- Associated Press - Wednesday, July 7, 2010

Moving trade to a front burner, President Obama said Wednesday that the U.S. economy was on track to meet his goal of doubling exports in the next five years.

While many economists and business leaders see that target as too ambitious, the president has been increasingly linking his trade push with job creation - and trying to blunt a brewing revolt among leading business groups against his policies ahead of midterm elections.

“Export growth leads to job growth and economic growth,” Mr. Obama said as he named 18 business, labor and government leaders to a new export advisory council. “At a time when jobs are in short supply, building exports is an imperative.”

Mr. Obama said the nation’s sales abroad grew by 17 percent in the first four months of this year, declaring: “Our efforts are off to a solid start.”

Yet while the Commerce Department said exports of goods and services from January through April were up 16.9 percent, imports rose even more - up by 19.6 percent over the period.

The early 2010 surges in both exports and imports reflected a rebound in global trade from its deep swoon in 2008 and early 2009 at the depth of the global economic downturn.

But the manufacturing gains and inventory restocking that drove the early stages of the recovery have begun to fade, according to the latest economic reports.

With shell-shocked consumers unlikely to power the economic recovery by returning to their free-spending ways, White House officials are counting on trade and business investment to contribute a larger role.

But the president’s goal of doubling exports by 2015 “is challenging.
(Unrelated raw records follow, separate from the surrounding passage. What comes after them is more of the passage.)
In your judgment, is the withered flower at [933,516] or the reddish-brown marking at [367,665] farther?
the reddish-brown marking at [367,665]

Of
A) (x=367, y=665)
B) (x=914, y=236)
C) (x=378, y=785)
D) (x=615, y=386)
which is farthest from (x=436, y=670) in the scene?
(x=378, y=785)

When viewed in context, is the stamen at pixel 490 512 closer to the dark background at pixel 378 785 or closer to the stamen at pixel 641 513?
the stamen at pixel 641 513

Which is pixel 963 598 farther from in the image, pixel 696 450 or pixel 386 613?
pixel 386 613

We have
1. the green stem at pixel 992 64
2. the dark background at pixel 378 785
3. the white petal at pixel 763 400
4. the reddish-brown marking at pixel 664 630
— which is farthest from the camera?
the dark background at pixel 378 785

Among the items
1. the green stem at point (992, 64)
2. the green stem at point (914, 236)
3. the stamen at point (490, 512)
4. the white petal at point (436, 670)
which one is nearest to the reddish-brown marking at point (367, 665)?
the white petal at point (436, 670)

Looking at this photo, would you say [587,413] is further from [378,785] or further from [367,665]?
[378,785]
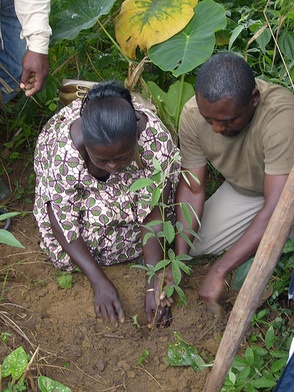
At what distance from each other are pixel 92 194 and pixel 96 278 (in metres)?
0.33

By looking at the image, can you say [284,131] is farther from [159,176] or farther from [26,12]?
[26,12]

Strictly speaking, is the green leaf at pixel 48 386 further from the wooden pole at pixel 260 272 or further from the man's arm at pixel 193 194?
the man's arm at pixel 193 194

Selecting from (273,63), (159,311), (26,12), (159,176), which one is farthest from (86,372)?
(273,63)

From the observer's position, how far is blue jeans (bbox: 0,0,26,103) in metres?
2.84

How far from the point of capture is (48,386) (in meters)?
2.03

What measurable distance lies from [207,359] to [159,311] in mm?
259

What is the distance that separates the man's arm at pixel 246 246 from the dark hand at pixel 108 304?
360 mm

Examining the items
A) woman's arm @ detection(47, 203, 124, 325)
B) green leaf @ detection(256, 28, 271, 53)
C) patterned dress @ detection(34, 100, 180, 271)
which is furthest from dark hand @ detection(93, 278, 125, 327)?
green leaf @ detection(256, 28, 271, 53)

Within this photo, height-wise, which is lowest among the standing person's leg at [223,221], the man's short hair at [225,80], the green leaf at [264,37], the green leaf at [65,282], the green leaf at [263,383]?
the green leaf at [65,282]

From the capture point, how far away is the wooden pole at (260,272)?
1.65 metres

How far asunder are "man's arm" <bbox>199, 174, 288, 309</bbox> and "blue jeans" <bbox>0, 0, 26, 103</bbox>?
1.25 m

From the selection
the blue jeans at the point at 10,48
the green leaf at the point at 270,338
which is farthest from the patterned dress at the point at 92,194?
the green leaf at the point at 270,338

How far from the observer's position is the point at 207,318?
261 cm

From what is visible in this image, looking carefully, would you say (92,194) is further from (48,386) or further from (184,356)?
(48,386)
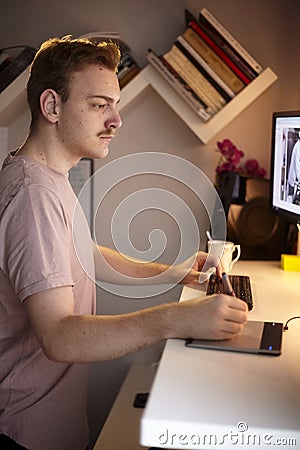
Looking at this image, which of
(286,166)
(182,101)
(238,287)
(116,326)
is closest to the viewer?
(116,326)

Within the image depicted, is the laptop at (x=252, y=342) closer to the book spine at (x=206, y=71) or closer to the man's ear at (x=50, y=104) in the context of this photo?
the man's ear at (x=50, y=104)

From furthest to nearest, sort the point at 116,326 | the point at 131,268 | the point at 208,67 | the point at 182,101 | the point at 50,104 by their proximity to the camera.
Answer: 1. the point at 182,101
2. the point at 208,67
3. the point at 131,268
4. the point at 50,104
5. the point at 116,326

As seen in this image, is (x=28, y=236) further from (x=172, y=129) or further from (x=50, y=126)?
(x=172, y=129)

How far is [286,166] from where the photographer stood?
82.3 inches

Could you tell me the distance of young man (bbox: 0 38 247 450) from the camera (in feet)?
4.01

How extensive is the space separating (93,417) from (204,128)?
1.29 m

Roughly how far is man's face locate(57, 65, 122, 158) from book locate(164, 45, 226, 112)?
0.99m

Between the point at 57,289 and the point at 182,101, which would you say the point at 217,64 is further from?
the point at 57,289

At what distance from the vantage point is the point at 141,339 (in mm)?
1212

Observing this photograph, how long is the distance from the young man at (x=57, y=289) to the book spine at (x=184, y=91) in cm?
93

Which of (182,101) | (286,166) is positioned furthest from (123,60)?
(286,166)

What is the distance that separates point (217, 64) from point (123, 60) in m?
0.42

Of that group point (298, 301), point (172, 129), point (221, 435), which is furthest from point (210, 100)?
point (221, 435)

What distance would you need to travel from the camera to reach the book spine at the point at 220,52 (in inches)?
97.2
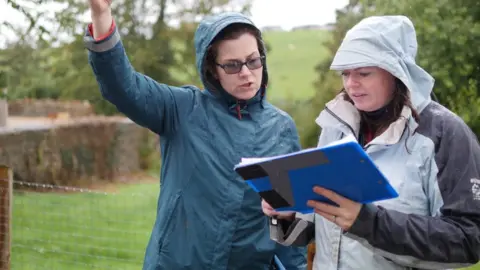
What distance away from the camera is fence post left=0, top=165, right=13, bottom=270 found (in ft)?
13.6

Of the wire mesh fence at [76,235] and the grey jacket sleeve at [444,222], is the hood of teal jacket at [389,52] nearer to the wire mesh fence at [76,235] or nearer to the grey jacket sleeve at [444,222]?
the grey jacket sleeve at [444,222]

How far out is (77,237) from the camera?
8.39 metres

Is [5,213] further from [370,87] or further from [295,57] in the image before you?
[295,57]

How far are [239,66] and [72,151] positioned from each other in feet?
39.7

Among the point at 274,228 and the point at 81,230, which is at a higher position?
the point at 274,228

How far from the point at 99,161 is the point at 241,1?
9098mm

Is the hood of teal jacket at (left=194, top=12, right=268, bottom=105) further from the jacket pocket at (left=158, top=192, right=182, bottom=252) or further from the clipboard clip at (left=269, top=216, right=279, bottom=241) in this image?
the clipboard clip at (left=269, top=216, right=279, bottom=241)

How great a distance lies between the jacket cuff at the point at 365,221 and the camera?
6.85 ft

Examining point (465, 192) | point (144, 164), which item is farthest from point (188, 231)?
point (144, 164)

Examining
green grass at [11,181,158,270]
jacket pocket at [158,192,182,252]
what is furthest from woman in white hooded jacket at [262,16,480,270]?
green grass at [11,181,158,270]

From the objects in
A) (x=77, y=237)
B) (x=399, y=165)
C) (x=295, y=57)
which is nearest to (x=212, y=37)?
(x=399, y=165)

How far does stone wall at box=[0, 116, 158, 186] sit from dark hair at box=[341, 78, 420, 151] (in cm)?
1083

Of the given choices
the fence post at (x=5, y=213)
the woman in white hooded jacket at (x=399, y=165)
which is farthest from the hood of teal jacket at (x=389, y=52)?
the fence post at (x=5, y=213)

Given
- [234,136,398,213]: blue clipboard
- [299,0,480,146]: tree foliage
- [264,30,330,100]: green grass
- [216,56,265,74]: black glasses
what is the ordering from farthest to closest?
[264,30,330,100]: green grass, [299,0,480,146]: tree foliage, [216,56,265,74]: black glasses, [234,136,398,213]: blue clipboard
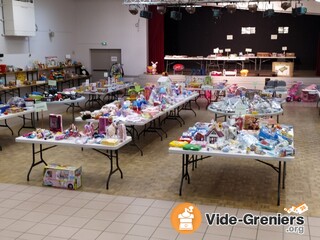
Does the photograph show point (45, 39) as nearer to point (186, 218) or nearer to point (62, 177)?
point (62, 177)

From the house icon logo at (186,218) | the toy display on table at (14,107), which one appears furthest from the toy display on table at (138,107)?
the house icon logo at (186,218)

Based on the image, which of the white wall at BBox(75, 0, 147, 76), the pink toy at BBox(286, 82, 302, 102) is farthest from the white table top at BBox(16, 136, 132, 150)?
the white wall at BBox(75, 0, 147, 76)

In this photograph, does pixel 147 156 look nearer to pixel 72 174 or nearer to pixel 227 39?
pixel 72 174

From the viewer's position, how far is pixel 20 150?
27.2ft

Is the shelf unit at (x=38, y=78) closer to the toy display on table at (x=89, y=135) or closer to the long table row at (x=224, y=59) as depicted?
the long table row at (x=224, y=59)

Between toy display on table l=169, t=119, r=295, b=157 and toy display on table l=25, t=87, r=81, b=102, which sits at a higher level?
toy display on table l=25, t=87, r=81, b=102

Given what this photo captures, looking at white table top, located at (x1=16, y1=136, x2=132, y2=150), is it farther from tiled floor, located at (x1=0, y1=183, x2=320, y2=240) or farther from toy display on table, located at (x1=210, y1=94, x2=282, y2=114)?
toy display on table, located at (x1=210, y1=94, x2=282, y2=114)

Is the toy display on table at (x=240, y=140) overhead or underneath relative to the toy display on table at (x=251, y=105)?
underneath

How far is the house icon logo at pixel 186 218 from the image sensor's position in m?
4.74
It’s going to require a very broad set of initiatives,” said Pat Mears, director of international commercial affairs at the National Association of Manufacturers. The group strongly supports Mr. Obama’s export goals.

The president’s showcasing of his newly energized trade agenda appeared aimed, in part, at quieting increasing vocal criticism from the business community of his decisions on taxes, trade and financial regulation.

In one of the sharpest rebukes yet from corporate America, Ivan Seidenberg, chief executive of Verizon Communications Inc. and head of the influential Business Roundtable, late last month blasted the administration for decisions he said “create an increasingly hostile environment for investment and job-creation.”

Mr. Seidenberg was among those named by Mr. Obama on Wednesday to the new advisory panel, which also includes executives of Walt Disney Co., Ford Motor Co. and the Boeing Co.

Mr. Obama has also drawn criticism from business groups and free-traders on Capitol Hill for not doing more to promote trade, making little visible effort to pass free-trade agreements with Colombia, Panama and South Korea signed during the George W. Bush administration.

But in a surprise move, the president suddenly revived the South Korean pact at a global summit in Toronto, saying he hoped to have most outstanding issues resolved before he visits Seoul in November.